Edward Hopper è il pittore dell’anno: per lui c’è una “gioia” nel “dipingere la luce” come tensione e desiderio. Ecco perché siamo tutti “suoi quadri”

L’anno che si chiude ha avuto indubbiamente un artista-icona: è Edward Hopper. Le sue opere sono state le più usate sui social, come specchio della condizione vissuta con i lockdown. “We are all Edward Hopper paintings now”, aveva scritto Jonathan Jones sul quotidiano Guardian nel marzo scorso. Non siamo tutti “come nei suoi quadri”, ma siamo tutti “suoi quadri”: la differenza sembra minima, ma è sostanziale.

Proviamo a ragionare. Quando ci si mette davanti a qualche opera di Hopper ci sono due atteggiamenti possibili. Il primo è il più facile e “pigro”, ed è quello di riconoscere e specchiarsi in una sorta di intimismo. Si è soli, tagliati dal mondo, chiusi in un microcosmo vagamente triste che è quello del proprio privato. È l’Hopper trasformato in testimonial di una solitudine subita e accettata come dimensione tutta richiusa su se stessa; testimonial di un’incomunicabilità esteticamente trasfigurata e vissuta anche come un vezzo elegante. Ci si sente “come nei suoi quadri” quasi per darci un alibi rispetto all’incapacità o alla non volontà di sfondare le pareti che ci tengono fisicamente chiusi.

Se Hopper fosse questo, così “remissivo”, sarebbe davvero un pittore molto poco interessante. Invece Hopper è qualcosa di molto diverso, e questo ne spiega sia il fascino che la grandezza.

Proviamo a smontare la struttura dei suoi quadri: quando dipinge i suoi celebri interni, incardina le composizioni attorno ad un elemento costante, che nella maggior parte dei casi è una finestra, ma che può essere una porta, una soglia. Il dentro di Hopper vive dunque sempre in rapporto costitutivo con un fuori, con un oltre che dà sostanza a quel dentro. Nella maggior parte dei casi la forma con cui il fuori si palesa è quella della luce. La luce del sole che dal suo studio di Cape Cod, affacciato sull’Atlantico, vedeva sorgere e alzarsi da est.

La luce conquista sempre anche lo sguardo di chi abita i suoi interni: nessuno si sofferma su se stesso o sulla propria condizione. Tutti i suoi “inquilini” sono attratti da quella energia che viene da fuori e di cui Hopper non ci svela mai l’origine (“la cosa più importante di un quadro è quella che non si può definire”, diceva). Sono dentro i loro spazi domestici, ma esistenzialmente sono tutti tesi al di là dei muri che li circondano. Si sporgono, con lo sguardo o anche fisicamente.

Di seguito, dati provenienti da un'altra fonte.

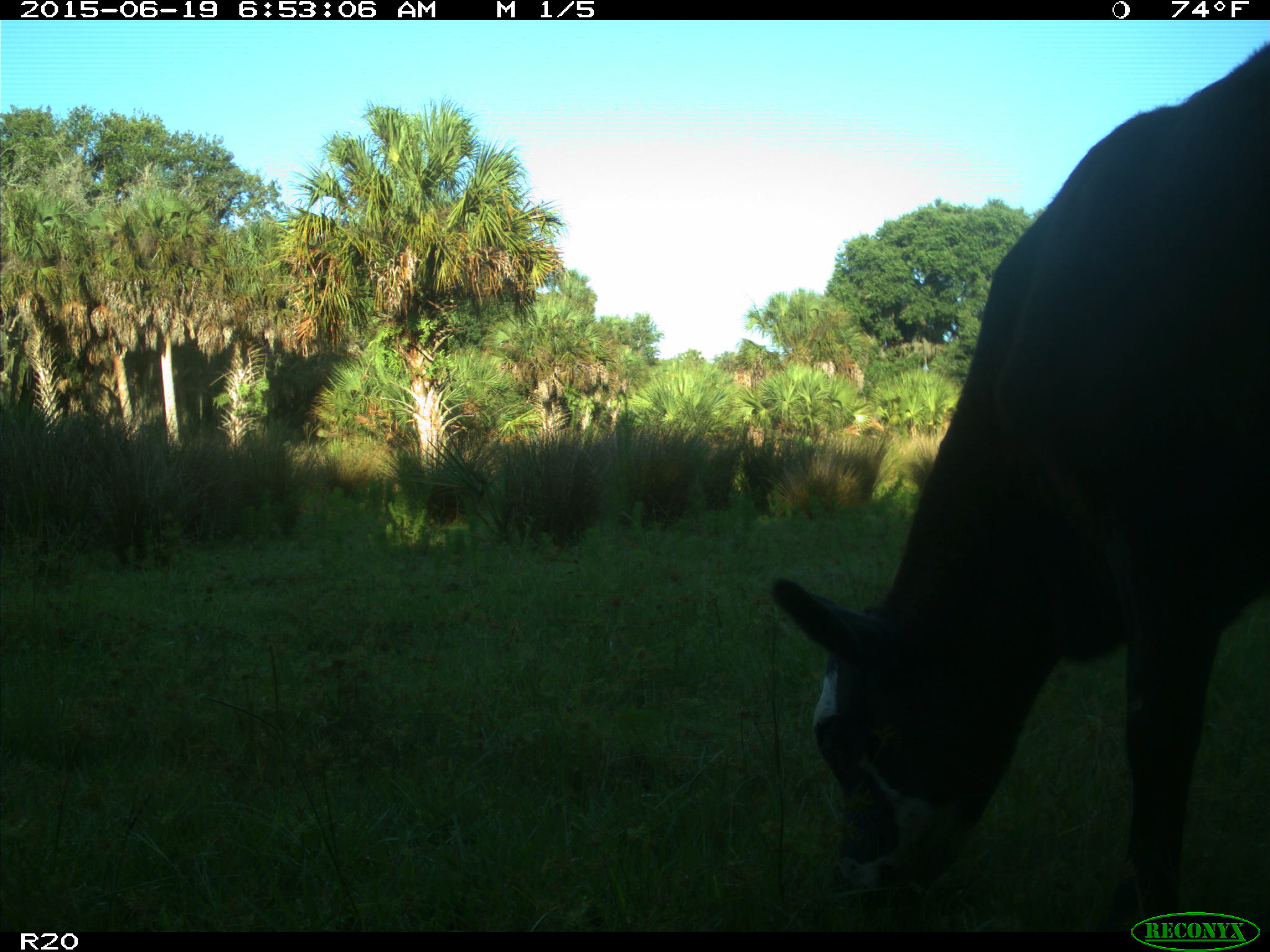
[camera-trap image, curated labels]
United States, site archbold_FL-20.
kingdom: Animalia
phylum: Chordata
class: Mammalia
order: Artiodactyla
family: Bovidae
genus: Bos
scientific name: Bos taurus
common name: domestic cow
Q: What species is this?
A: Bos taurus (domestic cow).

Se ascoltiamo quel che Hopper in più casi ha testimoniato, si può anche supporre che siano tutte varianti di autoritratti. Ce ne ha dato lui stesso un indizio quando ha spiegato che c’è “una sorta di gioia” per lui come artista ed è quella di “dipingere la luce del sole sul secondo piano di una casa”. È la gioia inseguita ogni istante che lo ha mosso a dipingere per tutta la vita, senza mai cercare altri effetti speciali, stando sempre dentro una disciplina quasi monacale. La tensione verso questa gioia intercettata è ciò che riempie la pittura di Hopper.

Per questo essere “tutti suoi quadri” significa sintonizzarsi con questo desiderio. Che è il miglior augurio che possiamo farci per l’anno che inizia.